#### TEXT SECTION:
- Opening Delimiter -

But back to business:

What is a "weapon of mass destruction"? Is it based on the number of people killed? The way they are killed? or How much it scares us?

Iraq has attacked no one outside its border for over 10 years. How many countries has the US meddled in in the last 10 years in an attempt to influence policy. Hint, it's easier to list the ones we did not interfere with.

The French, Chinese, Pakistanis, Indians, and probably some demented genius living in a secluded spot outside of Owyhee, Nevada all have "weapons of mass destruction" depending on how you end up defining them.

We befriended the Germans and Japanese and this has led to long term political stability. Historically, sanctions have not worked (e.g. Cuba, Iraq, Vietnam, etc.) Open trade, sell them Pepsi and (I hate to recommend it) a McDonalds and the battle is half won.

- Closing Delimiter -

#### TASKS AND EXERCISES:
**A.** Copy the post on Iraq and weapons of mass destruction word for word, starting at "We befriended the" and ending at "is half won.".
**B.** In the post on Iraq and weapons of mass destruction, for how long has Iraq attacked no one outside its border?
This material isn't needed for anything here.

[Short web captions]
- Opening Delimiter -

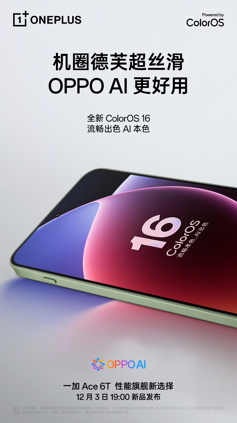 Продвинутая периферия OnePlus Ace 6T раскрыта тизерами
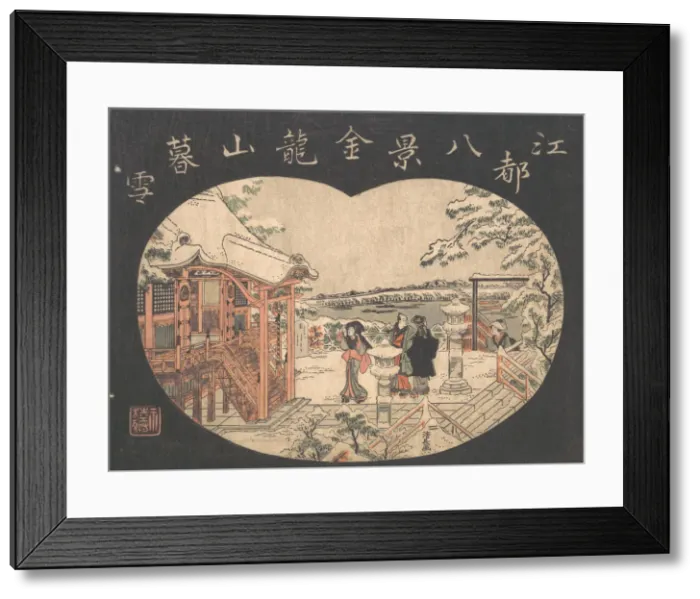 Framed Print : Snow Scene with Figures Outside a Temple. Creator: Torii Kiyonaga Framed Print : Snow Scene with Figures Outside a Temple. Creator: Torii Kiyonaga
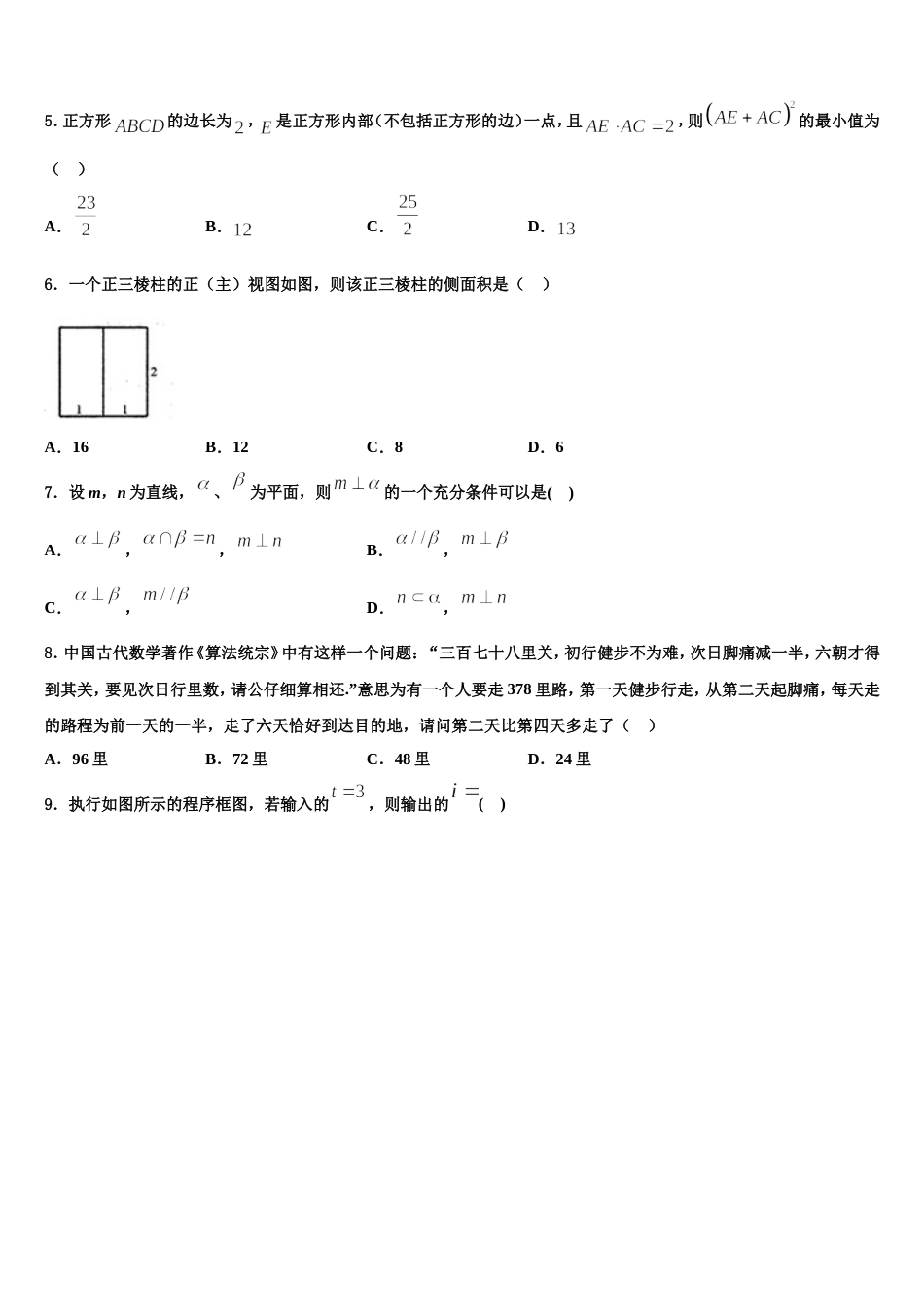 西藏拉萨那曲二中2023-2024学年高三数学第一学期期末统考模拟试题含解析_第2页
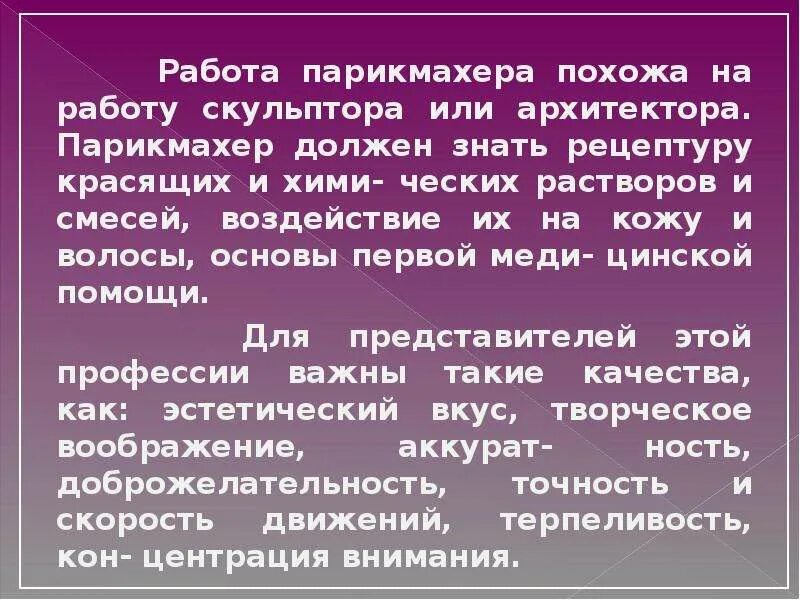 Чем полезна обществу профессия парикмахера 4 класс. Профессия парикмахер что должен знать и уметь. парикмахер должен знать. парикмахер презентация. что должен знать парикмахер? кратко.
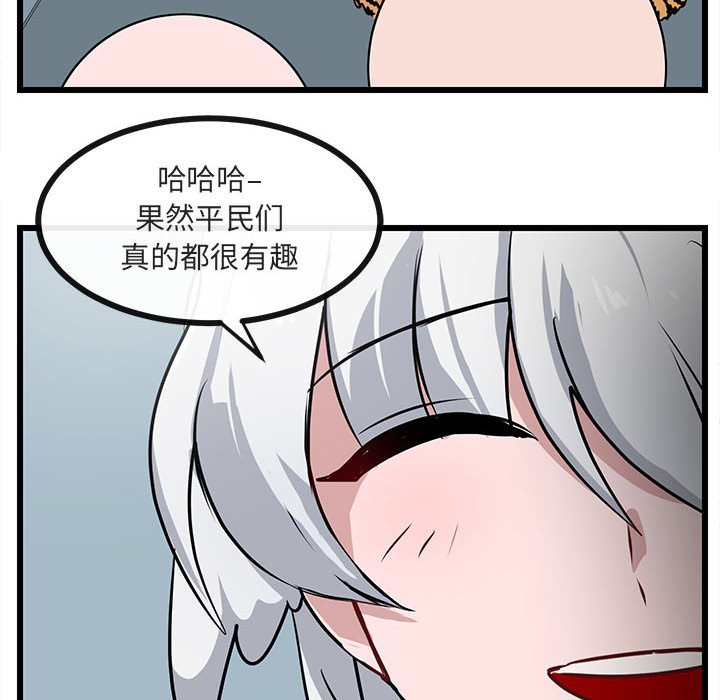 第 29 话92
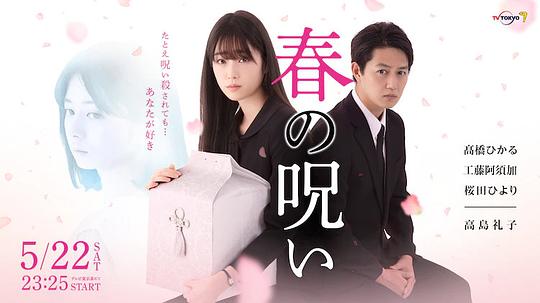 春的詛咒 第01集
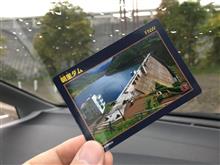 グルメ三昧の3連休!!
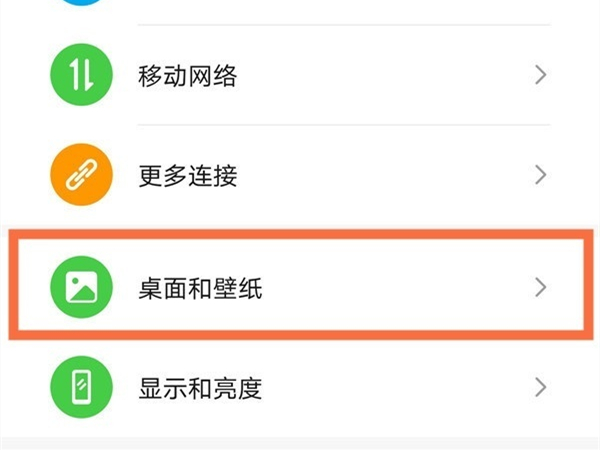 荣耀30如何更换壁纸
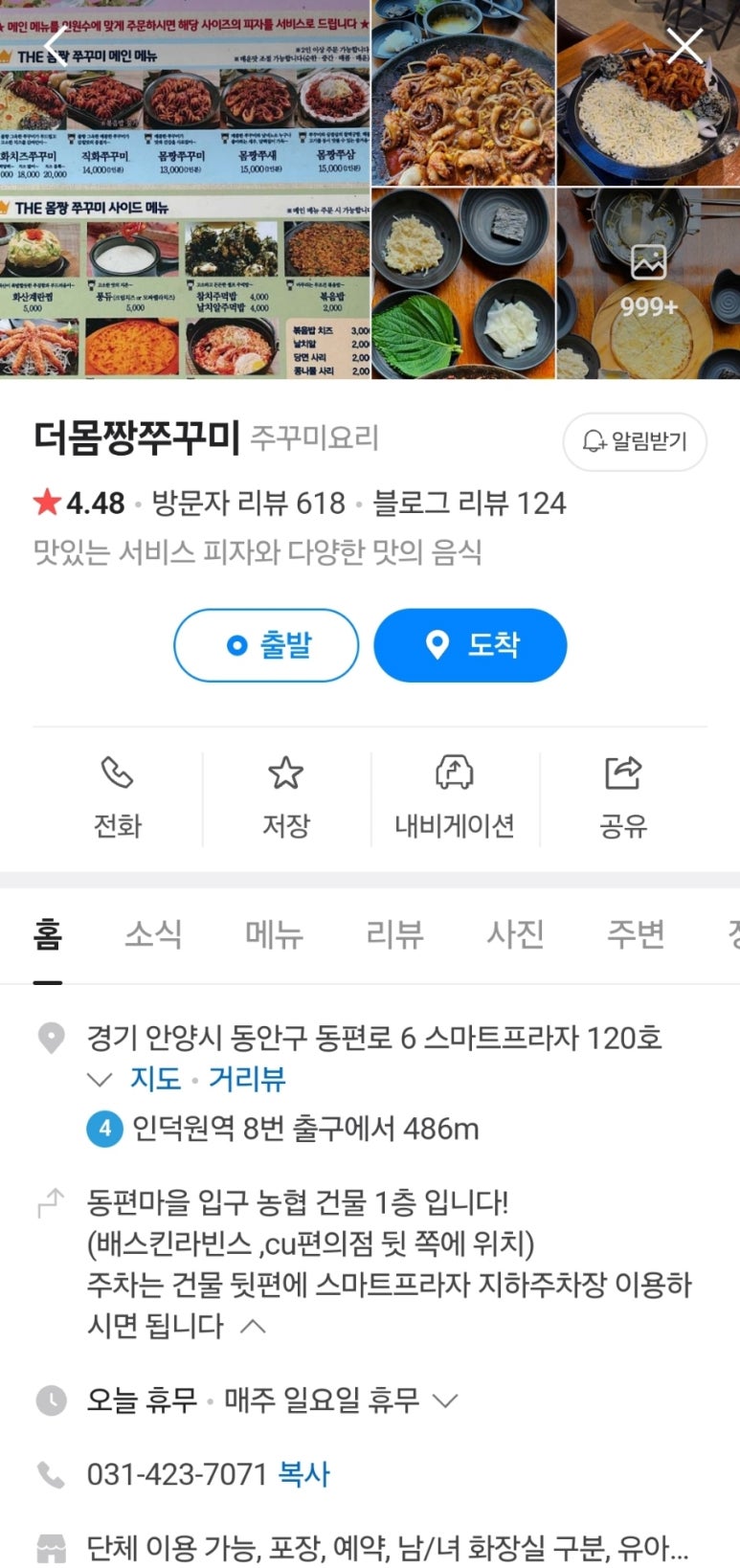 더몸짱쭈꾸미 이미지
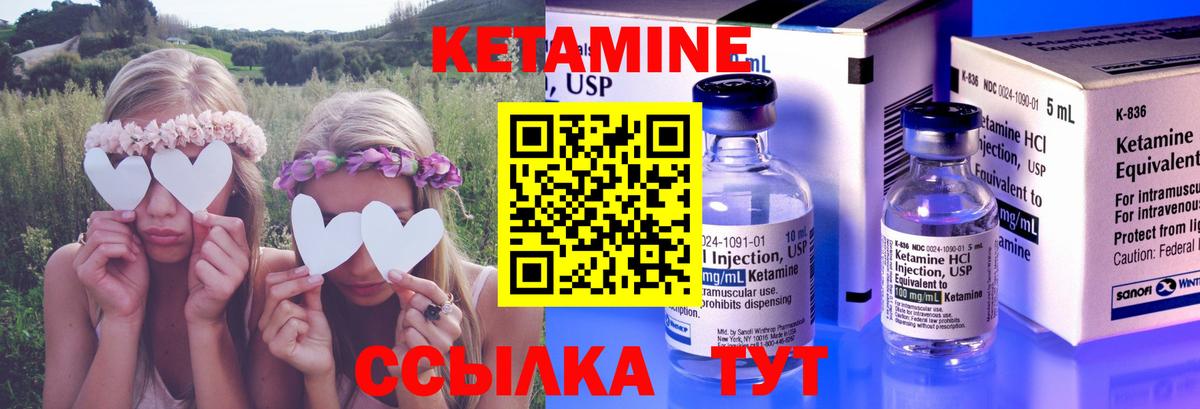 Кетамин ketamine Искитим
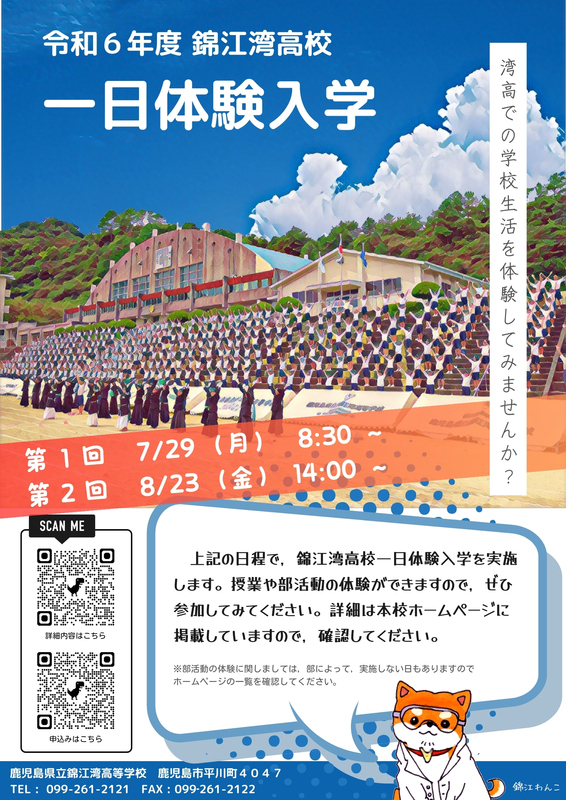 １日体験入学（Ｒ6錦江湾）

- Closing Delimiter -

#### ANSWERS BELOW:
**A.**
We befriended the Germans and Japanese and this has led to long term political stability. Historically, sanctions have not worked (e.g. Cuba, Iraq, Vietnam, etc.) Open trade, sell them Pepsi and (I hate to recommend it) a McDonalds and the battle is half won.

**B.** For over 10 years.